For both Mock and SARS, we see that new RNA from 1h is well below the model fit, i.e. has negative residual. This indicates that the effective labeling time was much lower than the nominal labeling time of 1h for these samples, i.e. that actually, these samples should move to the left. This can be rectified by temporal recalibration:

#sars <- CalibrateEffectiveLabelingTimeKineticFit(sars,steady.state=list(Mock=TRUE,SARS=FALSE),name.init = "init_time")
# this takes a long time, we just use the optimized timepoint directly; feel free to uncomment and compare!
Coldata(sars,"calibrated_time") <- c(0.0000000,0.2857464,1.6275374,1.4987246,2.5506585,4.0000000,0.0000000,0.3842279,2.0826150,1.8797744,2.9423108,4.0000000)

This adds an additional column to the Coldata metadata table:

Coldata(sars)
Name Condition Replicate duration.4sU duration.4sU.original no4sU calibrated_time
Mock.no4sU.A Mock.no4sU.A Mock A 0 no4sU TRUE 0.0000000
Mock.1h.A Mock.1h.A Mock A 1 1h FALSE 0.2857464
Mock.2h.A Mock.2h.A Mock A 2 2h FALSE 1.6275374
Mock.2h.B Mock.2h.B Mock B 2 2h FALSE 1.4987246
Mock.3h.A Mock.3h.A Mock A 3 3h FALSE 2.5506585
Mock.4h.A Mock.4h.A Mock A 4 4h FALSE 4.0000000
SARS.no4sU.A SARS.no4sU.A SARS A 0 no4sU TRUE 0.0000000
SARS.1h.A SARS.1h.A SARS A 1 1h FALSE 0.3842279
SARS.2h.A SARS.2h.A SARS A 2 2h FALSE 2.0826150
SARS.2h.B SARS.2h.B SARS B 2 2h FALSE 1.8797744
SARS.3h.A SARS.3h.A SARS A 3 3h FALSE 2.9423108
SARS.4h.A SARS.4h.A SARS A 4 4h FALSE 4.0000000

This recalibrated time can now be used to plot fitted models:

PlotGeneProgressiveTimecourse(sars,"SMAD3",steady.state=list(Mock=TRUE,SARS=FALSE),
                 time = "calibrated_time",exact.tics = FALSE)
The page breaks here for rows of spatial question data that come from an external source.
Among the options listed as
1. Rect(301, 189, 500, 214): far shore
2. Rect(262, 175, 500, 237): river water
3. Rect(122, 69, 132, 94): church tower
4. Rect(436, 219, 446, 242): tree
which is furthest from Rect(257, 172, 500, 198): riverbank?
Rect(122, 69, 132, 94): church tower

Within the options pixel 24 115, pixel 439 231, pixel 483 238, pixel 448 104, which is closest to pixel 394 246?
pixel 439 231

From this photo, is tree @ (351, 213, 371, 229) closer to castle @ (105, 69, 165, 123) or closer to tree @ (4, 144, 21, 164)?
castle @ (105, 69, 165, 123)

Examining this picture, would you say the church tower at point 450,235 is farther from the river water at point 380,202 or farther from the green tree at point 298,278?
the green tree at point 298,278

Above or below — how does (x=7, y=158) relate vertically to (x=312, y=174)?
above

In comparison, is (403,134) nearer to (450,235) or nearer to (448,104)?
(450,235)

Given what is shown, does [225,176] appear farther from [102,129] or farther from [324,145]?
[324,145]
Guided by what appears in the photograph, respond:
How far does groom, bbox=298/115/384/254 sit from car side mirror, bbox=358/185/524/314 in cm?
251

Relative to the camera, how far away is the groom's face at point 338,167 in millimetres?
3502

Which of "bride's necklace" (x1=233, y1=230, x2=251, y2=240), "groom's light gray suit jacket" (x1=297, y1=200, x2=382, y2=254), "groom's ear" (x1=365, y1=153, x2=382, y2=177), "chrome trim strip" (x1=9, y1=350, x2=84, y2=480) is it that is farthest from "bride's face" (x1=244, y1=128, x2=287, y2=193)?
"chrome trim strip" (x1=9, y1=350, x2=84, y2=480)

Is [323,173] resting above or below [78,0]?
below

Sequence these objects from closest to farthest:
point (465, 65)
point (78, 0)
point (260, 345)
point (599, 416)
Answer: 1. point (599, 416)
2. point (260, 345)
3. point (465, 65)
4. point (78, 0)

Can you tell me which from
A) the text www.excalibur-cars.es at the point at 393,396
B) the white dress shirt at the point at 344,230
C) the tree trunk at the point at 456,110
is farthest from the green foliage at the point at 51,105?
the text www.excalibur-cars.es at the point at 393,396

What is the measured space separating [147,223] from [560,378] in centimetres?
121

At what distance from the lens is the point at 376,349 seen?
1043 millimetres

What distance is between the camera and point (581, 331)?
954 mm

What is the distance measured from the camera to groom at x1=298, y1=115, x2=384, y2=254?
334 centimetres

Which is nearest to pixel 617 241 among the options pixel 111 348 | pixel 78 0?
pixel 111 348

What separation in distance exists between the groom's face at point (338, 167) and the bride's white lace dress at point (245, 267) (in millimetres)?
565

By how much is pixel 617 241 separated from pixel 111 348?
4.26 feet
… and also to fit the model to all genes:

sars<-FitKinetics(sars,"corrected",time = "calibrated_time",steady.state=list(Mock=TRUE,SARS=FALSE),return.extra = function(s) setNames(s$residuals$Relative,paste0("Residuals.",s$residuals$Name))[s$residuals$Type=="new"])

This indeed corrected the residuals:

df <- GetAnalysisTable(sars,analyses = "corrected", columns = "Residuals",gene.info = FALSE,prefix.by.analysis = FALSE)
df <- reshape2::melt(df,variable.name = "Sample",value.name = "Relative residual",id.vars = c())
df$Sample=gsub("Residuals.","",df$Sample)
ggplot(df,aes(Sample,`Relative residual`))+
  geom_boxplot()+
  RotatateAxisLabels()+
  geom_hline(yintercept = 0)+
  coord_cartesian(ylim=c(-1,1))
Warning: Removed 18324 rows containing non-finite values (stat_boxplot).